Agradeço pelo susto que tomei. Agradeço dezesseis vezes a Deus por ter colocado cada um de vocês, maneiros, venenosas e afins, em minha vida!

"Friendship is the only cement that will ever hold the world together."

terça-feira, 5 de outubro de 2010

de volta

   Ele olhou para cima, o sol o fez fechar os olhos rapidamente, aquela luz forte ardia seus olhos azuis. Suas pupilas quase não apareciam e seus olhos estavam parecendo o mais puro oceano. Quem passasse por perto (se alguém tivesse como passar por ali), poderia pensar em uma estátua. A única parte de seu corpo que se movia era seu tórax, seu abdome subia e descia regularmente. O vento batia em seus cabelo castanho; dia ensolarado e com vento era o usual de sua cidade, por isso ele gostava tanto de morar ali.
    Os pássaros cantaram. Era o primeiro canto do dia, aquele que o acordava em dias normais e que, às seis e quarenta da manhã de um domingo o assustou. Sua respiração acelerou, ele olhou a sua volta. Não havia nada além de uma borboleta. Ela pousou ao seu lado. Ele olhou para ela e no mesmo instante percebeu. Era ela. De volta à ilha deles.

sexta-feira, 1 de outubro de 2010

dez flores

   Eles já estavam juntos há um tempo. Quase um ano! E era muito tanto para um quanto para o outro; nenhum dos dois jamais houvera sentido algo como o que estavam sentindo nesse tempo que compartilharam.
   Haviam combinado de se encontrar nesse dia especial. Foram dez meses passando pela timidez, pela amizade e o dia em que assumiram a relação que fora escondida por um tempo.
   Ele chegou antes. Sempre dizia em seus discursos um tanto machistas que o homem tinha de ser o primeiro a chegar nos encontros.

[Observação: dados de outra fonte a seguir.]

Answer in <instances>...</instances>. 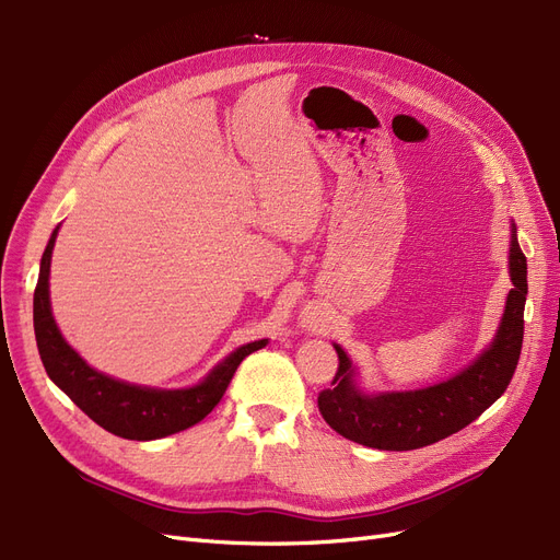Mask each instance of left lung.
I'll list each match as a JSON object with an SVG mask.
<instances>
[{"label":"left lung","mask_w":560,"mask_h":560,"mask_svg":"<svg viewBox=\"0 0 560 560\" xmlns=\"http://www.w3.org/2000/svg\"><path fill=\"white\" fill-rule=\"evenodd\" d=\"M510 290L503 320L494 343L467 371L419 392L363 396L352 384V366L346 352L336 348L338 371L331 388L318 394L323 419L346 440L380 448L411 451L430 446L467 428L485 409L501 398L515 375L524 338L526 256L513 229L510 240Z\"/></svg>","instance_id":"obj_1"}]
</instances>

Esse ponto ela não contestava, o resto do machismo, porém, eles discutiram. Ela defendia seu sexo com unhas e dentes, era uma grande batalha entre os dois egos.
   E do mesmo jeito que esse pequeno problema foi superado, outros também foram. E isso a trazia até o Café da esquina da rua que se conheceram naquela hora da tarde.
   Ele estava na mesma mesa de sempre, com o mesmo chocolate quente a sua frente e o capuccino do lado esperando por ela. Sua mão estava para baixo e parecia esconder alguma coisa. Ela se aproximou da mesa e ele se levantou. Havia um buquê de rosas em sua mão. Ela abriu seu maior sorriso e recebeu as flores.
   - São dez rosas, uma representando cada mês que estou mais completo que nunca. - ele dizia isso da forma mais sincera possível, porém tinha um sorriso escondido no canto de seus lábios que com certeza queria dizer alguma coisa. E foi aí que ela percebeu que havia algo estranho. Das dez flores, nove eram naturais e uma de plástico. Ela olhou para ele intrigada. Ele olhou novamente para o buquê, ela baixou seus olhos para as flores em suas mãos. Antes que ela perguntasse, ele adiantou-se explicando.
    - Prometo que vou te amar até que a última delas morra.